▶ [Extrait du document]:
C’est la question usuelle que se posent les Egyptiens chaque matin. Bien malin celui ou celle qui pourrait répondre. Nous ne pouvons que donner des instantanés, parcellaires et subjectifs, de ce que nous observons.
Pour nous expatriés, qui vivons les évènements entre parenthèses, ce qui a changé ce sont nos sorties, celles du jeudi soir si elles se font dans les environs de la Place Tahrir ou non, ou le vendredi dans le même environnement. C’est dire si c’est important… ! Plus sérieusement au niveau du quotidien, la vie continue : les écoles fonctionnent, les sacro-saints examens ont eu lieu en juin comme prévu y compris le Brevet et le Bac français, la rentrée s’est faite sans encombre contrairement à la circulation, le métro est toujours aussi bondé, les taxis aussi délirants et les souks regorgent de marchandises invendues.

▶ [Données fournies]:
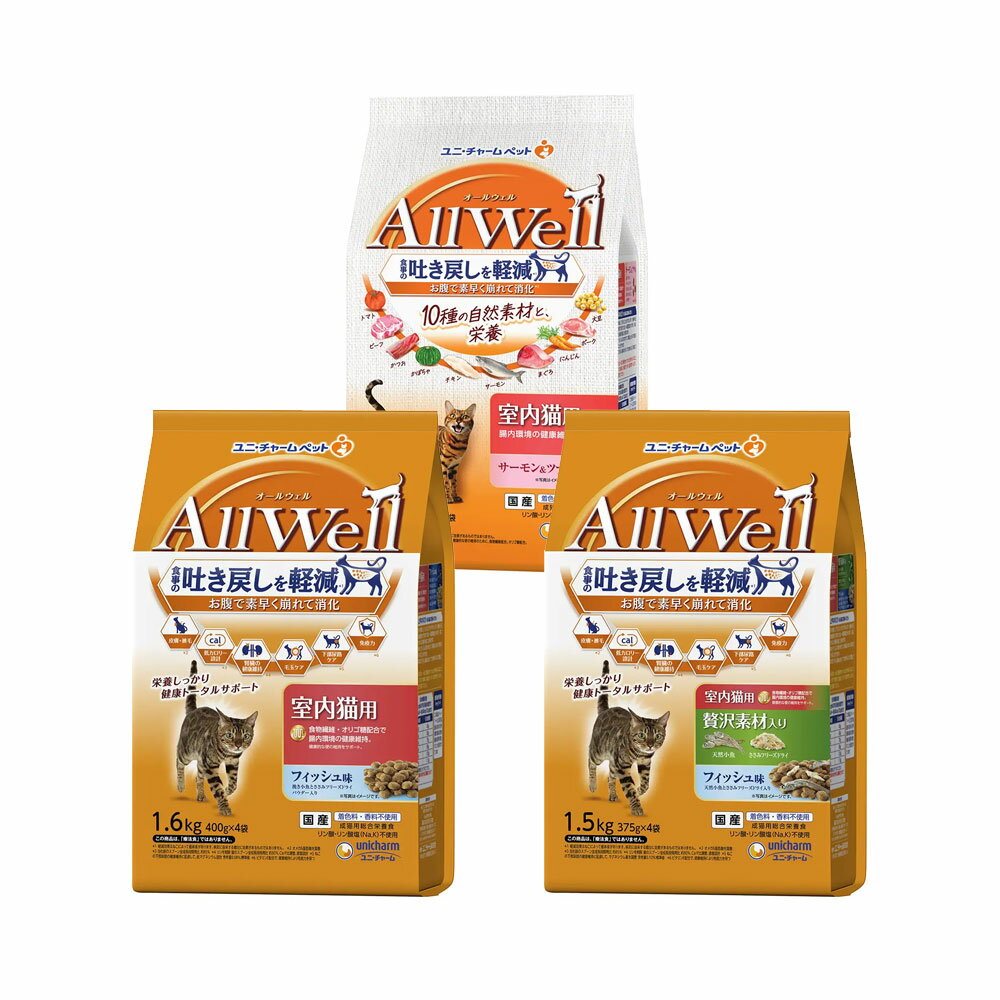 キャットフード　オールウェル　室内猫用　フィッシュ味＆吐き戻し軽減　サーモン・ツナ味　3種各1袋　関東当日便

* * *

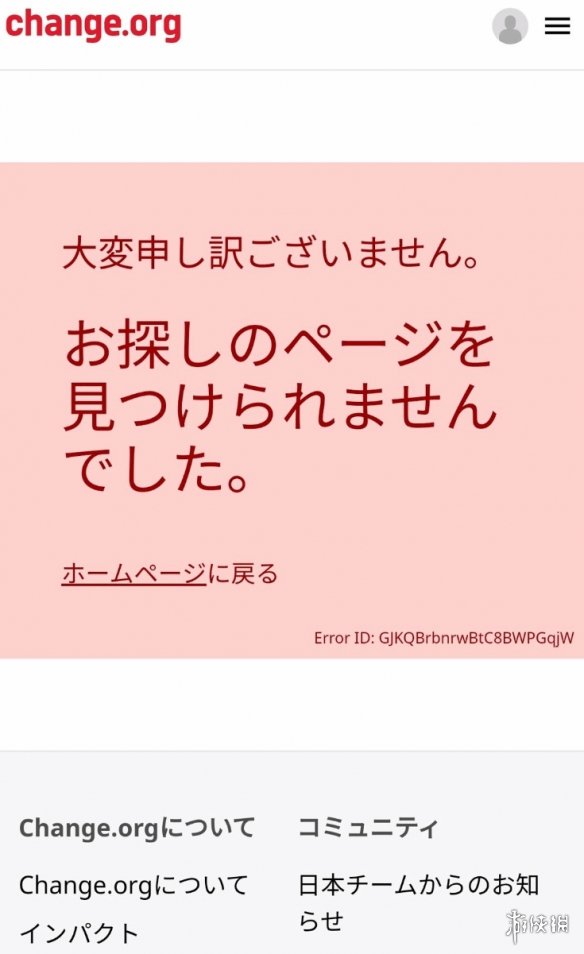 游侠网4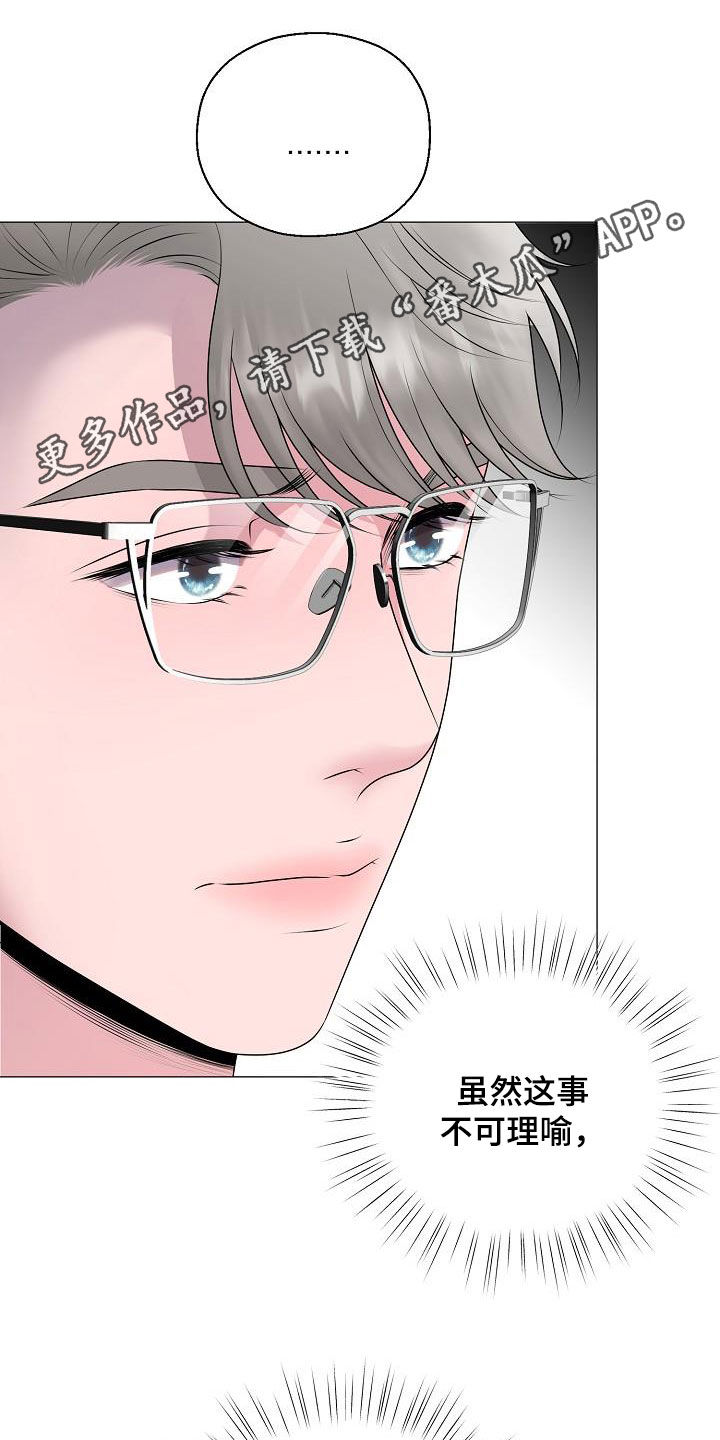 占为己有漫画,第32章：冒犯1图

▶ [Consigne A]: Dans l'extrait sur la vie quotidienne des expatriés en Égypte, quels examens français se sont tenus en juin comme prévu ?
▶ [Consigne B]: Poursuivez l'extrait sur la vie quotidienne des expatriés en Égypte après sa dernière phrase.
Cet exercice se fait sans les entrées.

▶ [Corrigé A]: Le Brevet et le Bac français.

▶ [Corrigé B]:
Ah, c’est vrai qu’au niveau des « étiquettes », on constate une hausse certaine…. Quant au tourisme, on ne sait plus que dire face aux sites archéologiques complètement vides, au peu de bateaux de croisière sur le Nil et aux innombrables petits vendeurs qui se précipitent sur cette espèce rare ou disparue qu’on appelle des touristes. C’est à moi de poser une question : « Pourquoi craindre de venir en Egypte ? » La Place Tahrir fait à peine un kilomètre carré et les revendications qui s’y déroulent n’ont lieu qu’une fois par semaine. Non, la Place Tahrir n’est pas l’Egypte. « N’ayez pas peur ! » comme disait l’apôtre.
Au niveau politique, c’est autre chose. Mais qui s’y intéresse dans le pays ? Le cultivateur qui se demande si la récolte de canne à sucre sera suffisante cette année pour nourrir sa famille ou combien de moutons il devra vendre pour subsister ? L’ouvrier du textile qui s’est mis en grève et qui a peur d’être licencié ? Le chauffeur de taxi qui a dû payer des taxes supplémentaires et qui vous dit qu’il ne fait pas de politique ? Comme dans beaucoup de pays, c’est le porte-monnaie qui tient lieu de baromètre politique en ce moment. Alors, la nouvelle assemblée constituante qui planche sur une nouvelle constitution, s’interrogeant sur le droit présidentiel de nommer ou non les présidents des organismes indépendants, est laissée aux spécialistes du droit.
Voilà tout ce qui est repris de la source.